Reviews

Fantasy Novel Review: The Revenge of Bridget Cleary by Mathilda Zeller

This review is based on an eARC (Advance Reading Copy) provided by the author in exchange for an honest review. The Revenge of Bridget Cleary will be released on October 4, 2022.

Mathilda Zeller’s debut novelette, “The Incident at Veniaminov,” was one of my absolute favorites of last year (if you’d like to take a half-hour and read it, this review will wait), so requesting an ARC for her debut novel, The Revenge of Bridget Cleary, was a no-brainer. 

The Revenge of Bridget Cleary is a young adult novel that takes a real-life event—the brutal murder of Bridget Cleary by family members insisting she’d been replaced by a fairy—as the jumping off point for a fantasy story.

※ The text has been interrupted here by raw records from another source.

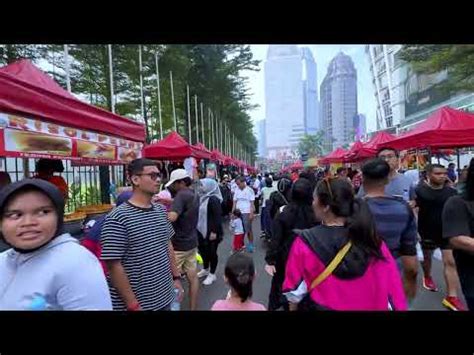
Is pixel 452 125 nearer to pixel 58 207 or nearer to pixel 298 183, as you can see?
pixel 298 183

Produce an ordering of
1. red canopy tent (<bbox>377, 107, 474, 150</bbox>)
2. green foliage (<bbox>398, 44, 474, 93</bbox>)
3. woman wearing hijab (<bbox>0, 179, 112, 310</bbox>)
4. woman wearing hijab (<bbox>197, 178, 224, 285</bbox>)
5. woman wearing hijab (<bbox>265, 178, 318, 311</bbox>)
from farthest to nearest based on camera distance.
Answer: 1. green foliage (<bbox>398, 44, 474, 93</bbox>)
2. red canopy tent (<bbox>377, 107, 474, 150</bbox>)
3. woman wearing hijab (<bbox>197, 178, 224, 285</bbox>)
4. woman wearing hijab (<bbox>265, 178, 318, 311</bbox>)
5. woman wearing hijab (<bbox>0, 179, 112, 310</bbox>)

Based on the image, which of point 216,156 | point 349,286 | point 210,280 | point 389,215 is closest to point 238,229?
point 210,280

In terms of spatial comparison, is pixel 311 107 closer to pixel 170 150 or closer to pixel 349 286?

In this tale, Bridget Cleary had a half-fairy daughter being punished for her father’s crimes, and she must produce a chest of gold and a chest of blood to win back her place in the fairy court and ensure her mother a proper burial. But with neither easy to come by in her position as a scullery maid, Brigid flees to London in search of coin and vengeance. 

While a romantic subplot marks The Revenge of Bridget Cleary clearly as a young adult work, it tends toward the younger end of the YA spectrum, with a lot of the abruptness I’ve come to expect from works for that audience. Brigid finds herself with opportunities for money-making deception remarkably quickly, and the secondary characters tend to have major revelations that glance over the hard process of changing hearts and minds. 

On the other hand, Brigid herself has real emotional depth, with struggles to comprehend the enormity of her father’s crimes and reconcile herself with the revenge demanded by the fairy court. This internal conflict arises again and again over the course of the novel, buttressed by additional subplots that continue interrogating themes of justice, vengeance, and the possibility of redemption. It walks a difficult balance between hope and an understanding of the darkness of the current situation—with the latter brought to the forefront in repeated reminders of the way the English used the real-life Cleary murder to justify their continued oppression of Ireland. It probably leans more on the hopeful side that one might expect from the subject matter, particularly given some of the secondary characters’ quick reversals, but it’s a book that doesn’t gloss over the darkness to skip ahead to a happy ending. 

As for the plot, I struggled at times with how quickly things moved, but it came together for a clever and satisfying ending that did justice to all of the major characters. The foreshadowing was heavy enough for an experienced reader to predict a few of the twists, but not so heavy that the climax felt perfunctory—it was still a lot of fun seeing the details of how things played out. 

On the whole, I probably wasn’t the intended audience here, and I struggled with some of the pacing and the depth of the secondary characters, but The Revenge of Bridget Cleary was an entertaining read with a fun conclusion and plenty of meditation on justice and redemption. 

Recommended if you like: fast-paced YA fantasy, themes of justice and redemption. 

Can I use it for Bingo? It’s hard mode for Name in the Title, Standalone, Family Matters, Self-Published, and 2022 Release, and also fits Historical SFF. 

Overall rating: 13 of Tar Vol’s 20. Three stars on Goodreads.